NASA's noise-reduction tech to make quieter airports a reality
Washington: Aiming to reduce aircraft noise for communities that live near airports, NASA has successfully tested new noise reduction technologies on a series of Acoustic Research Measurement (ARM) flight, and managed to cut airframe noise during landing by more than 70 per cent.
The ARM flights, which concluded in May, at NASA's Armstrong Flight Research Center in California, tested technology to address airframe noise, or noise that is produced by non-propulsive parts of the aircraft, during landing.
NASA successfully combined several technologies including Landing Gear Noise Reduction, landing gear cavity treatments, and the Adaptive Compliant Trailing Edge flexible wing flap, on various airframe components of a Gulfstream III research aircraft to achieve a greater than 70 per cent reduction in airframe noise.
"This airframe noise reduction produced by NASA technology is definitely momentous, and the best part is that it directly benefits the public," ARM Project Manager Kevin Weinert, said in a statement.
"We are very confident that with the tested technologies we can substantially reduce total aircraft noise, and that could really make a lot of flights much quieter," added Mehdi Khorrami, an aerospace scientist at NASA's Langley Research Center in Virginia.
The Gulfstream III research aircraft flew at an altitude of 350 feet, over an 185-sensor microphone array deployed on the Rogers Dry Lake at Edwards Air Force Base in California.
The Landing Gear Noise Reduction technology element addressed airframe noise caused by airflow moving past the landing gear on approach.
Another area of focus was landing gear cavities, also a known cause of airframe noise.

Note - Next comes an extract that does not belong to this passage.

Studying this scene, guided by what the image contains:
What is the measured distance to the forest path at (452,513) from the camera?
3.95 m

These are the regions where the landing gear deploys from the main body of an aircraft, typically leaving a large cavity where airflow can get pulled in, creating noise.

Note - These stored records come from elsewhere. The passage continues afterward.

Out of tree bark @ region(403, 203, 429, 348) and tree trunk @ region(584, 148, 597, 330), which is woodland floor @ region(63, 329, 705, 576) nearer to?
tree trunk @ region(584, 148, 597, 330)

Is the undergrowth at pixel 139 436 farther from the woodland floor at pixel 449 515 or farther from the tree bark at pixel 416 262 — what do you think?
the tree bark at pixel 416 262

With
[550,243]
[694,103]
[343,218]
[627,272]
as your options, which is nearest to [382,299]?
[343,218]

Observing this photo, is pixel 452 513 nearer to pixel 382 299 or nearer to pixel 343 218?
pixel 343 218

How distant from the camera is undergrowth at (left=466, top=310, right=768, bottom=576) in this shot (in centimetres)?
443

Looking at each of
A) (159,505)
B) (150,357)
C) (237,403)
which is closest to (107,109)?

NASA applied two concepts to these sections, including a series of chevrons placed near the front of the cavity with a sound-absorbing foam at the trailing wall, as well as a net that stretched across the opening of the main landing gear cavity.

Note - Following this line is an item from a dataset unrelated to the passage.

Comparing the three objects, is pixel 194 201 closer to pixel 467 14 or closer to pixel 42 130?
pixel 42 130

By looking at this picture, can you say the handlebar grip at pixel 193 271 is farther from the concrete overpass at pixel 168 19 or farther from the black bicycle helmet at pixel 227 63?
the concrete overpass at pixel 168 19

This altered the airflow and reduced the noise resulting from the interactions between the air, the cavity walls, and its edges, the report said.
To reduce wing flap noise, NASA used an experimental, flexible flap, which investigated the potential for flexible, seamless flaps to increase aerodynamic efficiency.
"While there are obvious potential economic gains for the industry, this benefits the people who live near major airports, and have to deal with the noise of aircraft coming in to land. This could greatly reduce the noise impact on these communities," Weinert said.